**What you will do:**
Search the data for the string "hoist" and copy each line in which it appears.

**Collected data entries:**
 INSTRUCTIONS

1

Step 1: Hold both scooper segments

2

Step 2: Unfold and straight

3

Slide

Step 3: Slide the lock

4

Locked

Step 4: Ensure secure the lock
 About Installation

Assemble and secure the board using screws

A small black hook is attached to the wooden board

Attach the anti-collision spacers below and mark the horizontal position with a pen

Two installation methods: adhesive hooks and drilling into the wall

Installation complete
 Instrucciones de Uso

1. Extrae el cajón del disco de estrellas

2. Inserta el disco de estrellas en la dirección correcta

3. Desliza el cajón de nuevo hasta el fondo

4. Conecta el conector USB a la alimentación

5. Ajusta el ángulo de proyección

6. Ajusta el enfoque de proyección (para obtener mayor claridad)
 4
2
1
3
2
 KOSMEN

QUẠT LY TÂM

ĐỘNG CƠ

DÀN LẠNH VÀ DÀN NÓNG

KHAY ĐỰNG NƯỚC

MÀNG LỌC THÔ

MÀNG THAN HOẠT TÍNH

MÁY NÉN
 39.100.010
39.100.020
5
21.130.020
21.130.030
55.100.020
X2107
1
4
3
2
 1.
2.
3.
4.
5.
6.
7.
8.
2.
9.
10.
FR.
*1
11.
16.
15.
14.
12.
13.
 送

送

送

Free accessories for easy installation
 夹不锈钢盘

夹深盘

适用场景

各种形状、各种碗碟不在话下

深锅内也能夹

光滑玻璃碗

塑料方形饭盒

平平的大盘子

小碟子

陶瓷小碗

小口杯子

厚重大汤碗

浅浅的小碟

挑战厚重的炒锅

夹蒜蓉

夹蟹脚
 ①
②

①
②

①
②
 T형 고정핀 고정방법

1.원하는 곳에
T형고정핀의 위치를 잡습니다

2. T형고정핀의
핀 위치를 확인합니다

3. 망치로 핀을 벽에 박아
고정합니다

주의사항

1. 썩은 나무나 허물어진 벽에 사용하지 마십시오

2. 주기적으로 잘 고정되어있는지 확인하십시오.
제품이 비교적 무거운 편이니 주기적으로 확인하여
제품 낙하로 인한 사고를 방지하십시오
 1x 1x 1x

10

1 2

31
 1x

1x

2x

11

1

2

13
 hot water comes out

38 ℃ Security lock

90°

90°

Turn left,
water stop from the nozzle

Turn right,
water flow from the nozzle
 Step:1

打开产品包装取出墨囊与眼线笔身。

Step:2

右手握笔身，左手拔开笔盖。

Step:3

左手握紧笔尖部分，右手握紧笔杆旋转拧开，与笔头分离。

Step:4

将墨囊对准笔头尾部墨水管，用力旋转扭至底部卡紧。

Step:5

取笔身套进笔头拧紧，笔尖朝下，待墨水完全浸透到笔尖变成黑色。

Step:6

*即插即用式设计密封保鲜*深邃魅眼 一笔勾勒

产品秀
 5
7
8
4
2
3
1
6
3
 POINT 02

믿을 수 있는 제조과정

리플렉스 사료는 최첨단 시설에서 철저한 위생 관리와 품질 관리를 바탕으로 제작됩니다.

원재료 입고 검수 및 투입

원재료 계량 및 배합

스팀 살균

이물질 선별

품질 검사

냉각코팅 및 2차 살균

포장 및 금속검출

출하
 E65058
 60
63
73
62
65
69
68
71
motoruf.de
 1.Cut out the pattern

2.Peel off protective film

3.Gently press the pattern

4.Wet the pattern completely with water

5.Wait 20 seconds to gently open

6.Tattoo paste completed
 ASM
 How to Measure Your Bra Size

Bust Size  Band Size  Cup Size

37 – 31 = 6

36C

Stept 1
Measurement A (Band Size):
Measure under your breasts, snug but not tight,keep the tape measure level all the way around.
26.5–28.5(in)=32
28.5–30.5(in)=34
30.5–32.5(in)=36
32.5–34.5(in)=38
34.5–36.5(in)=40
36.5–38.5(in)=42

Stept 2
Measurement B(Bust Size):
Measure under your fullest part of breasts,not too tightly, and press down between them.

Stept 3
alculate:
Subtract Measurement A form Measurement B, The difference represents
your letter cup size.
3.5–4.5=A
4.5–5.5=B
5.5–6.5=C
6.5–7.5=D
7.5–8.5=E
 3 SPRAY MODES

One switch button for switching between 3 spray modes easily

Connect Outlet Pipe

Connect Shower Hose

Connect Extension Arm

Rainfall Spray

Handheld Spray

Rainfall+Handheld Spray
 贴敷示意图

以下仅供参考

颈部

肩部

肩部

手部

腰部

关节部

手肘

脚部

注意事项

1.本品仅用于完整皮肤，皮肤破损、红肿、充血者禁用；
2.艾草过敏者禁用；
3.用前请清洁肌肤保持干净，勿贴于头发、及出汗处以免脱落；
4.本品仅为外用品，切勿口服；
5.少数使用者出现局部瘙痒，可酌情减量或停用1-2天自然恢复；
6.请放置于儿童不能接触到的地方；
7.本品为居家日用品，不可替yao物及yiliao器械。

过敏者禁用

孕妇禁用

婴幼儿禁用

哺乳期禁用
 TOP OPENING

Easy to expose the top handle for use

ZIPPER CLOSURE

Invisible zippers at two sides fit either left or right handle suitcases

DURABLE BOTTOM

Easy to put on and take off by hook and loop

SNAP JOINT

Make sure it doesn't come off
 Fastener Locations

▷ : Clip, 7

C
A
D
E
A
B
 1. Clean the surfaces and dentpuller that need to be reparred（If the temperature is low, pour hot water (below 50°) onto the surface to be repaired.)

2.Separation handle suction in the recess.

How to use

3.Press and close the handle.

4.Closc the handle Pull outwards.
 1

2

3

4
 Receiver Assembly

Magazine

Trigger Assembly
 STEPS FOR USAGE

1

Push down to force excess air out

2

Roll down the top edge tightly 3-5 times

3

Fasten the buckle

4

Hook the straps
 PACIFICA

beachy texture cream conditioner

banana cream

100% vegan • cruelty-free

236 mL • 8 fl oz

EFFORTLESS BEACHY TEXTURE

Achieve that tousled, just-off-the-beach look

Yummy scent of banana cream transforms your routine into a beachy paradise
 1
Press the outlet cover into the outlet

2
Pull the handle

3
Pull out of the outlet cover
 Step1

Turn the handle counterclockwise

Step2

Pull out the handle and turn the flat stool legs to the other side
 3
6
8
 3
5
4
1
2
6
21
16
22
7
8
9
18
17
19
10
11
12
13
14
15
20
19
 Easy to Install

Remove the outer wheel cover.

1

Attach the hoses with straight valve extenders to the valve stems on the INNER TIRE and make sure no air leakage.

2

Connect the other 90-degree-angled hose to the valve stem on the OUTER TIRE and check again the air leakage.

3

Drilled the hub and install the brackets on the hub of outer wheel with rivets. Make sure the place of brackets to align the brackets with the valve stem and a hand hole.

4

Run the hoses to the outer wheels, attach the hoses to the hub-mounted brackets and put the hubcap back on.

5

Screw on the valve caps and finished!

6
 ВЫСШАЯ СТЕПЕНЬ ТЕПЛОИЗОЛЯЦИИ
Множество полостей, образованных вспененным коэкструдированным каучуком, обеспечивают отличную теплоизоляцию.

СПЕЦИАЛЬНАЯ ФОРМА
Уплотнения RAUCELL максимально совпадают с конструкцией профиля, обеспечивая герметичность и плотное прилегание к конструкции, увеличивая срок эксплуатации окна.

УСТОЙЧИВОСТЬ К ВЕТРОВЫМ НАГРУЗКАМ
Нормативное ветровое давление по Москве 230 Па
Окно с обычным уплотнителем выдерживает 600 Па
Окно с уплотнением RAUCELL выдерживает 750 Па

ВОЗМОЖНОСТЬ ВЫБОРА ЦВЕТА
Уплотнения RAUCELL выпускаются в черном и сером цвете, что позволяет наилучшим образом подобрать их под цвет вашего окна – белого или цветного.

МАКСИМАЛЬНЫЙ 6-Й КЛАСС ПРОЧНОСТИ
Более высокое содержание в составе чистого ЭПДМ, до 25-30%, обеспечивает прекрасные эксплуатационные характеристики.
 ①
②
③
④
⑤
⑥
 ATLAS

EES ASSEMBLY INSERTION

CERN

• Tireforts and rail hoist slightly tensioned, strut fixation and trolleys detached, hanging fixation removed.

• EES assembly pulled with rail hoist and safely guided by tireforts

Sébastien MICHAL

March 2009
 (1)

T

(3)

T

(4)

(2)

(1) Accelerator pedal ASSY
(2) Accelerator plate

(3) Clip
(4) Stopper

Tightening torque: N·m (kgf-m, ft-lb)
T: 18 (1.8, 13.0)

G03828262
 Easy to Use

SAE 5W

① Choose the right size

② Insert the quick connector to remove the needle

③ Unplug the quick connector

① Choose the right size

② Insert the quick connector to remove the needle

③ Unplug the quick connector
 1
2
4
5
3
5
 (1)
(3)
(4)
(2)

**Expected output:**
• Tireforts and rail hoist slightly tensioned, strut fixation and trolleys detached, hanging fixation removed.
• EES assembly pulled with rail hoist and safely guided by tireforts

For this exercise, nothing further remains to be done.